Aus den vermögensrechtlichen Folgen einer Ausbürgerung wird ersichtlich, aus welchen Gründen das Bezirksgericht Bludenz – und auch die anderen rund 230 Bezirksgerichte, die es damals in Österreich gab – nach dem „Anschluss“ Österreichs an das Deutsche Reich auch über Jahre zuvor erfolgte Ausbürgerungen verständigt wurden: Die Gerichte hatten sicherzustellen, dass ein in ihrem Sprengel vorhandenes Vermögen dieser Personen für den Staat beschlagnahmt wurde und Ausgebürgerte keine Zuwendungen im Erb- und Schenkungswege erhielten.
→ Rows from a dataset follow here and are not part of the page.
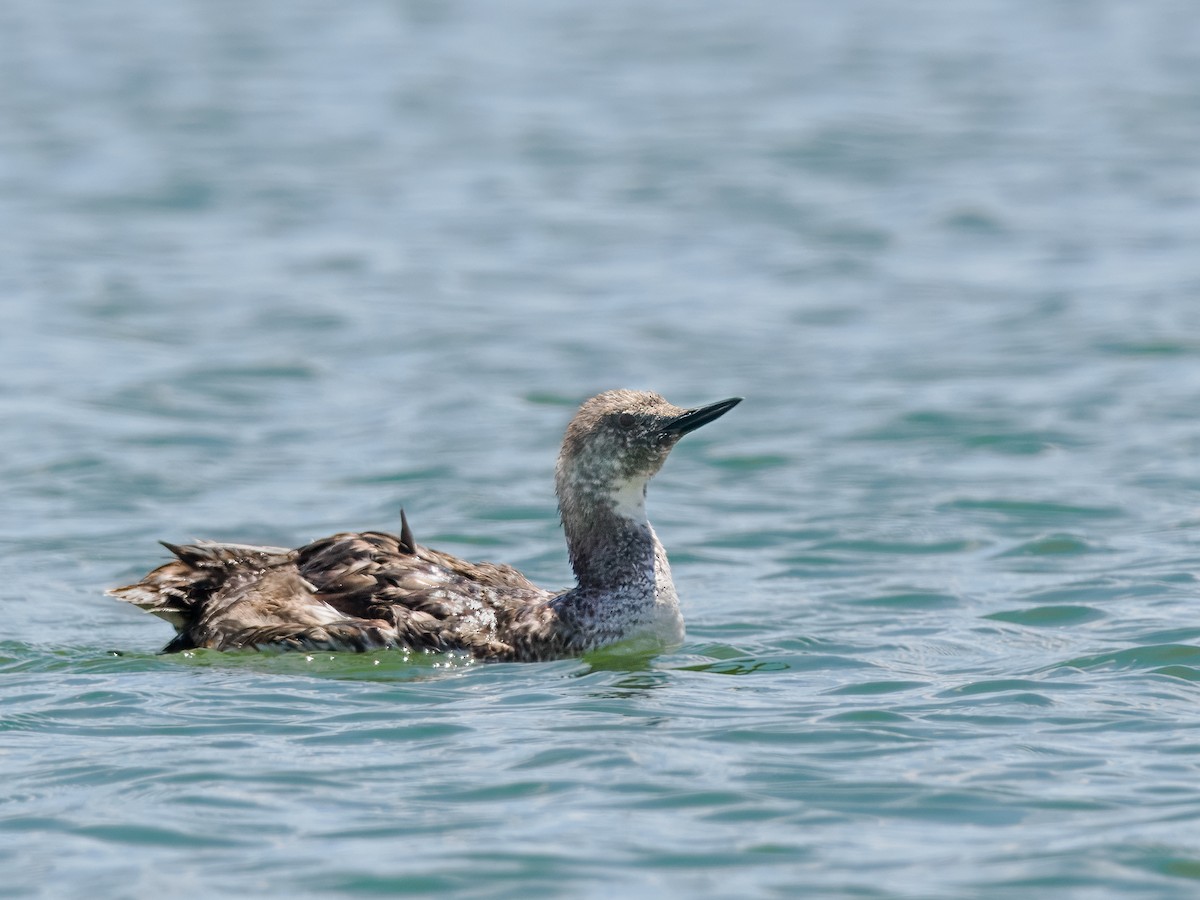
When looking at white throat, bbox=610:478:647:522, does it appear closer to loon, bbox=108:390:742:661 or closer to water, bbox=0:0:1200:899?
loon, bbox=108:390:742:661

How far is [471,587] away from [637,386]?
6184 mm

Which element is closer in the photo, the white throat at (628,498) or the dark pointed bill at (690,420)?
the dark pointed bill at (690,420)

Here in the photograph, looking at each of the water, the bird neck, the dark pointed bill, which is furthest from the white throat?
the water

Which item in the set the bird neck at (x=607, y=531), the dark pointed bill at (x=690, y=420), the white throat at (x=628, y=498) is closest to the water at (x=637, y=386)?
the bird neck at (x=607, y=531)

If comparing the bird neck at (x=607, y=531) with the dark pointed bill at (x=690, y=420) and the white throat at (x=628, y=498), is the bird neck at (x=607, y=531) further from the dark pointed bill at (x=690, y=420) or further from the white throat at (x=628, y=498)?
the dark pointed bill at (x=690, y=420)

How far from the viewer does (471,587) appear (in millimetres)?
10445

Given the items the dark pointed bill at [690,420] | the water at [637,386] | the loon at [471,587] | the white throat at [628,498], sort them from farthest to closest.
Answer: the white throat at [628,498]
the dark pointed bill at [690,420]
the loon at [471,587]
the water at [637,386]

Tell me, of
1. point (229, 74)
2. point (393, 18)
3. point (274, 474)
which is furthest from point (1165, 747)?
point (393, 18)

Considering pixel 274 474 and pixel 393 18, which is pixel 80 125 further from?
pixel 274 474

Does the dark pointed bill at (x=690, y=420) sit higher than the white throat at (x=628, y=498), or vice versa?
the dark pointed bill at (x=690, y=420)

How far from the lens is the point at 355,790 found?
7.85 m

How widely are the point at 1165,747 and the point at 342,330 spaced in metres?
11.3

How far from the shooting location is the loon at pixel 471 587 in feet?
33.2

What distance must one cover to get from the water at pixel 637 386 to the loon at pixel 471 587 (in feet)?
0.61
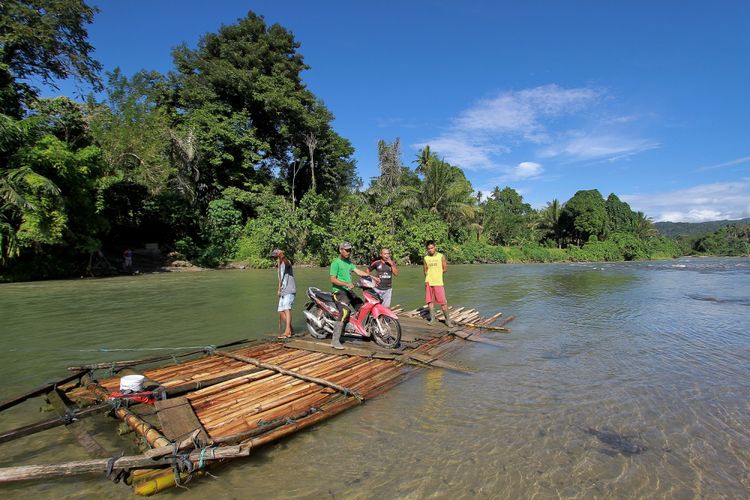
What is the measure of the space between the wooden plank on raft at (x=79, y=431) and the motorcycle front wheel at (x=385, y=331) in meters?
3.97

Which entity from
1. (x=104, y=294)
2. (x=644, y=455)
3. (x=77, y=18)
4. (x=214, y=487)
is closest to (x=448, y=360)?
(x=644, y=455)

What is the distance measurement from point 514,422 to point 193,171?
93.4 feet

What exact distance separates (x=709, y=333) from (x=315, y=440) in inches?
→ 345

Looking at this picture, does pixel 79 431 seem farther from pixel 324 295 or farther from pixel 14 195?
pixel 14 195

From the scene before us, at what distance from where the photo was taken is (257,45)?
31.9 meters

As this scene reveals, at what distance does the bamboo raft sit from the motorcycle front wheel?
19cm

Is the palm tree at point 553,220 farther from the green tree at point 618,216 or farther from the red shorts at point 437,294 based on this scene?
the red shorts at point 437,294

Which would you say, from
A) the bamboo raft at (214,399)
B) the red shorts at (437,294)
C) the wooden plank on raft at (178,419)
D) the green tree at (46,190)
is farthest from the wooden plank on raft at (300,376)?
the green tree at (46,190)

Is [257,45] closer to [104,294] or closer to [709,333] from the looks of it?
[104,294]

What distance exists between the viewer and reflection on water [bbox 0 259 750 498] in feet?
10.2

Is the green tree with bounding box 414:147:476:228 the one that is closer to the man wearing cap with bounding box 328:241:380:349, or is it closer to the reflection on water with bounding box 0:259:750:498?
the reflection on water with bounding box 0:259:750:498

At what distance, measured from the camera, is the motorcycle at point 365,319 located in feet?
21.5

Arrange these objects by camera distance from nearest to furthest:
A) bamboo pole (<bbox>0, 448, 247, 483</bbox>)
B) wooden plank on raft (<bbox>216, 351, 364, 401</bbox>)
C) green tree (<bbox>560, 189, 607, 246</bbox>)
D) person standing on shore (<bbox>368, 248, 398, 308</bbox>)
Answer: bamboo pole (<bbox>0, 448, 247, 483</bbox>)
wooden plank on raft (<bbox>216, 351, 364, 401</bbox>)
person standing on shore (<bbox>368, 248, 398, 308</bbox>)
green tree (<bbox>560, 189, 607, 246</bbox>)

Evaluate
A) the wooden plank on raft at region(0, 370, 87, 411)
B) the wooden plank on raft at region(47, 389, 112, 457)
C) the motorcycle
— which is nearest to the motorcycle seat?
the motorcycle
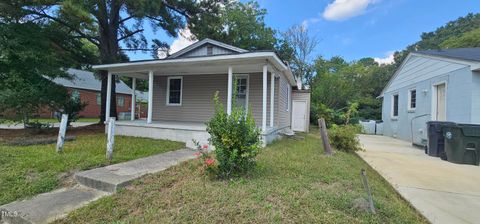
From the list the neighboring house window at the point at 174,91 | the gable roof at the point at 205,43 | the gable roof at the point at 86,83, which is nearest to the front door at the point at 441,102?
the gable roof at the point at 205,43

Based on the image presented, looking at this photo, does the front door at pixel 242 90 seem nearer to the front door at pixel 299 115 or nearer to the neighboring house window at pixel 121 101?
the front door at pixel 299 115

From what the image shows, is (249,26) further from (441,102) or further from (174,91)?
(441,102)

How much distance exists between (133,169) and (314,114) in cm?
1724

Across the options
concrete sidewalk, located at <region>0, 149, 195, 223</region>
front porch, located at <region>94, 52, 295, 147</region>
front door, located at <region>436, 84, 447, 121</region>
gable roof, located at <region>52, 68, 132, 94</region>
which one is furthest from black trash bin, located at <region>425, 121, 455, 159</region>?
gable roof, located at <region>52, 68, 132, 94</region>

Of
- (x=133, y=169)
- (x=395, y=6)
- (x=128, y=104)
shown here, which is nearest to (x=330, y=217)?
(x=133, y=169)

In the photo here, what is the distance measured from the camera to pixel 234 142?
375 cm

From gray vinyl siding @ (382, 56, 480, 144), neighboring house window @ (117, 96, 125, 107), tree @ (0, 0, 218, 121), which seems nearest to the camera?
gray vinyl siding @ (382, 56, 480, 144)

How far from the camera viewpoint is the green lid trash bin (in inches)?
245

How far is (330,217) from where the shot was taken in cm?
256

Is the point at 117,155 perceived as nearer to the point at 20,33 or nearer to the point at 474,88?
the point at 20,33

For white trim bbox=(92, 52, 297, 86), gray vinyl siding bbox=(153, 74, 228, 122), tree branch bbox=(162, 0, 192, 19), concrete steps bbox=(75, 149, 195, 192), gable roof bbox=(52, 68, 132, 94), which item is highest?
tree branch bbox=(162, 0, 192, 19)

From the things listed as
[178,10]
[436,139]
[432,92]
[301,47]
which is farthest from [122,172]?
[301,47]

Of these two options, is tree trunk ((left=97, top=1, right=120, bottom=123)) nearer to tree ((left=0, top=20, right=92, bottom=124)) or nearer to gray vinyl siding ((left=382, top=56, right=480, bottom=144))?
tree ((left=0, top=20, right=92, bottom=124))

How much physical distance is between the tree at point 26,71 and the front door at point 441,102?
1414cm
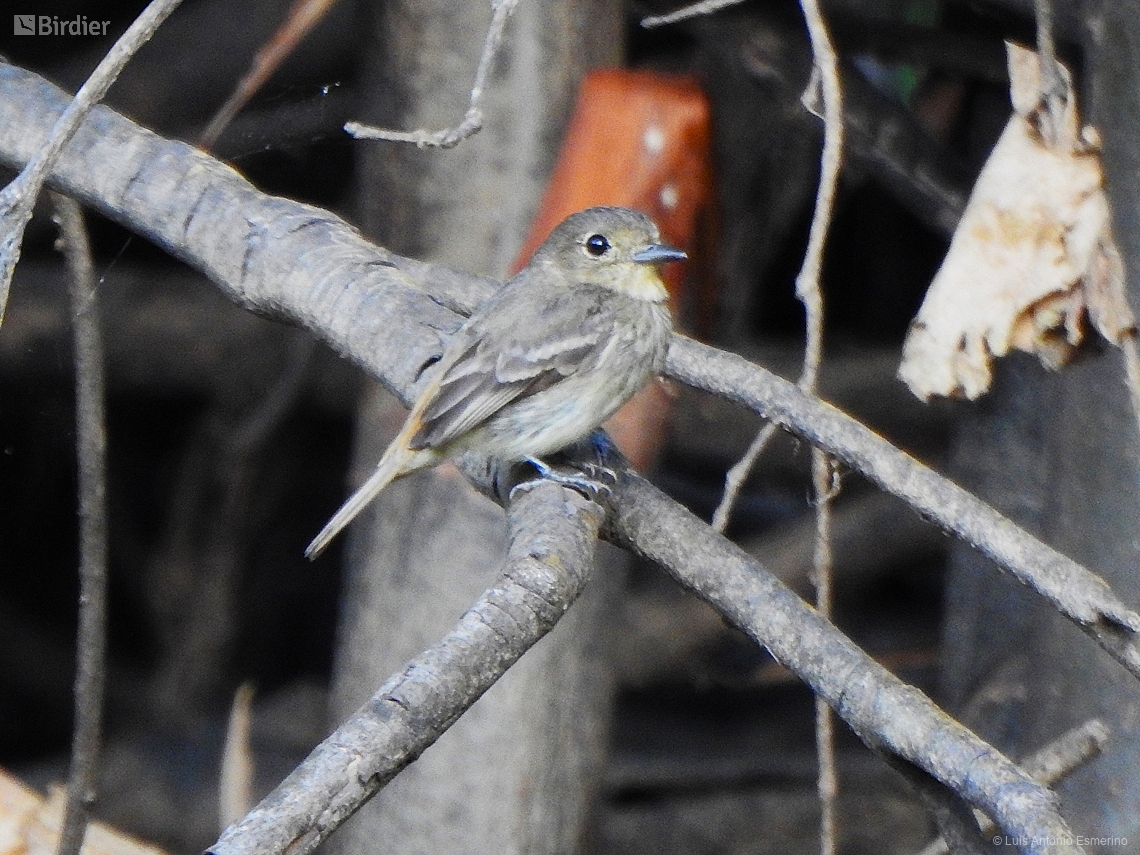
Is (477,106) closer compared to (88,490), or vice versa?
(477,106)

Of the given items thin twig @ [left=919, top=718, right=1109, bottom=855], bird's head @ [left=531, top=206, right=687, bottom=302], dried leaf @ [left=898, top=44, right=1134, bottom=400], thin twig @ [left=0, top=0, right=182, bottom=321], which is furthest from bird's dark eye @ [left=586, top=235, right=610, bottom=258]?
thin twig @ [left=919, top=718, right=1109, bottom=855]

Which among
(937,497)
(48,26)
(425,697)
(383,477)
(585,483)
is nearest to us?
(425,697)

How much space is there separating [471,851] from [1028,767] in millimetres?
1870

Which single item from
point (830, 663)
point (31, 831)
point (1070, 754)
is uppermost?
point (830, 663)

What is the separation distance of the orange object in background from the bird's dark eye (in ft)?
0.70

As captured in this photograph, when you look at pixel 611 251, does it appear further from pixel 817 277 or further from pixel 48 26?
pixel 48 26

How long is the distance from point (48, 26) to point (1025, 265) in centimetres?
393

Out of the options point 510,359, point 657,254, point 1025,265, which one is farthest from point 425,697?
point 657,254

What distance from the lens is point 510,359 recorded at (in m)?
3.79

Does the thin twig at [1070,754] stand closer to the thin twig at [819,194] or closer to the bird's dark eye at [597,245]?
the thin twig at [819,194]

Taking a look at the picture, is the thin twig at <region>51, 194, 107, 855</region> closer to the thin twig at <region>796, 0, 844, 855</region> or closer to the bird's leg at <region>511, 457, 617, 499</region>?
the bird's leg at <region>511, 457, 617, 499</region>

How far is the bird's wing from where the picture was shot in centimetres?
357

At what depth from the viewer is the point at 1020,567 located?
2527 mm

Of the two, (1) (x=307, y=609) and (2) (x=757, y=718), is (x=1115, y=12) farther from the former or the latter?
(1) (x=307, y=609)
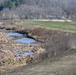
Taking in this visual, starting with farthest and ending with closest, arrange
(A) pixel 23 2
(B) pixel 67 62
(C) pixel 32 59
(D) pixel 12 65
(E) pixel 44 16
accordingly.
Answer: (A) pixel 23 2 < (E) pixel 44 16 < (C) pixel 32 59 < (D) pixel 12 65 < (B) pixel 67 62

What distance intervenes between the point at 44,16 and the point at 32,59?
71.1 meters

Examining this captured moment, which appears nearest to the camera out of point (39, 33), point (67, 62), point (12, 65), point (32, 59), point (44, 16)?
point (67, 62)

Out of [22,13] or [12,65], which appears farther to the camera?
[22,13]

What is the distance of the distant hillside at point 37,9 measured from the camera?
9538cm

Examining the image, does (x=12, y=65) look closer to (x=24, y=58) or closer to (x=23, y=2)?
(x=24, y=58)

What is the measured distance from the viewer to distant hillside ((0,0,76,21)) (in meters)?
95.4

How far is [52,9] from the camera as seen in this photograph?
101188mm

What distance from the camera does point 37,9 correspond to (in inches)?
3957

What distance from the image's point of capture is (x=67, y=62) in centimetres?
1878

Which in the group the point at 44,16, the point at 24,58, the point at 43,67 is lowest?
the point at 44,16

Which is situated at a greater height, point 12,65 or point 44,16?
point 12,65

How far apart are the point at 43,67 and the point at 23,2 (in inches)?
3799

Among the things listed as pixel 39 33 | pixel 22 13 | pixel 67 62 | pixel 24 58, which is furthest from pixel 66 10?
pixel 67 62

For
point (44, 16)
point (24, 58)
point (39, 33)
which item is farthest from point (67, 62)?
point (44, 16)
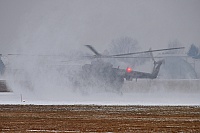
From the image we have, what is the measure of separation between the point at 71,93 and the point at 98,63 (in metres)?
4.05

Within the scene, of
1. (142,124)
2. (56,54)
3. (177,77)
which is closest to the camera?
(142,124)

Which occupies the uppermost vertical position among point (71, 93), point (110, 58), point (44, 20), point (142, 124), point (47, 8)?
point (47, 8)

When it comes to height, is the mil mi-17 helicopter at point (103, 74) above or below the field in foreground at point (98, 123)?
above

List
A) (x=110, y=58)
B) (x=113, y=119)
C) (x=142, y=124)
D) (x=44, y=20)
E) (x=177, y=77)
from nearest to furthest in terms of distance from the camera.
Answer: (x=142, y=124), (x=113, y=119), (x=110, y=58), (x=44, y=20), (x=177, y=77)

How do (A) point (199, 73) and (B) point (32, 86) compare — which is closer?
(B) point (32, 86)

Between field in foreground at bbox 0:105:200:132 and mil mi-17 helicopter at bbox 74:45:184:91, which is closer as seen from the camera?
field in foreground at bbox 0:105:200:132

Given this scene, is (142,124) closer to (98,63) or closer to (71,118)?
(71,118)

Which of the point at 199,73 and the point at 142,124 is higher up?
the point at 199,73

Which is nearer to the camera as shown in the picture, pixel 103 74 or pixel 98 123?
pixel 98 123

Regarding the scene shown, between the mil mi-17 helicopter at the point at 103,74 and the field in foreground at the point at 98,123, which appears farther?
the mil mi-17 helicopter at the point at 103,74

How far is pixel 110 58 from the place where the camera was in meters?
60.8

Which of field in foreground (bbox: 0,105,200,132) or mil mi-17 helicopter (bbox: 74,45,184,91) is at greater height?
mil mi-17 helicopter (bbox: 74,45,184,91)

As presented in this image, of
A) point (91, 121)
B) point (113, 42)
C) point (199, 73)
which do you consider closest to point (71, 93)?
point (113, 42)

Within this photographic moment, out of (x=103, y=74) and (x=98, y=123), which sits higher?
(x=103, y=74)
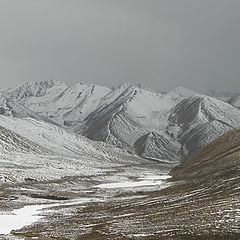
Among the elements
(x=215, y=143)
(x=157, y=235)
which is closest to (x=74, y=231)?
(x=157, y=235)

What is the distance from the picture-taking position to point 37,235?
5509 cm

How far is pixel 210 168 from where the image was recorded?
142500mm

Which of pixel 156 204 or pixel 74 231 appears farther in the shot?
pixel 156 204

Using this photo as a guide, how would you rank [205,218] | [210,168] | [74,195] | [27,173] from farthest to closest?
[27,173]
[210,168]
[74,195]
[205,218]

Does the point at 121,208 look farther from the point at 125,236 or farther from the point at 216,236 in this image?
the point at 216,236

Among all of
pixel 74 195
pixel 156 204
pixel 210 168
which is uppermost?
pixel 156 204

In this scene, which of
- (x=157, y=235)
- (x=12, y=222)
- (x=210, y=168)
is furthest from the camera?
(x=210, y=168)

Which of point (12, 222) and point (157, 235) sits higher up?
point (157, 235)

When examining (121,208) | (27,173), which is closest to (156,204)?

Im Sprengel des Bezirksgerichtes Bludenz und auch im Sprengel der anderen österreichischen Bezirksgerichte wurde wohl kein Albert Einstein zuordenbares Vermögen gefunden. Sein Fall zeigt aber, mit welcher Gründlichkeit das NS-Regime auf die Suche nach dem Vermögen ausgebürgerter Personen ging. Denn obwohl Albert Einstein die deutsche Staatsbürgerschaft bereits 1934 aberkannt worden war, wurde noch Jahre später nach einem allfälligen Vermögen Einsteins gesucht, das zugunsten des Staates beschlagnahmt hätte werden können.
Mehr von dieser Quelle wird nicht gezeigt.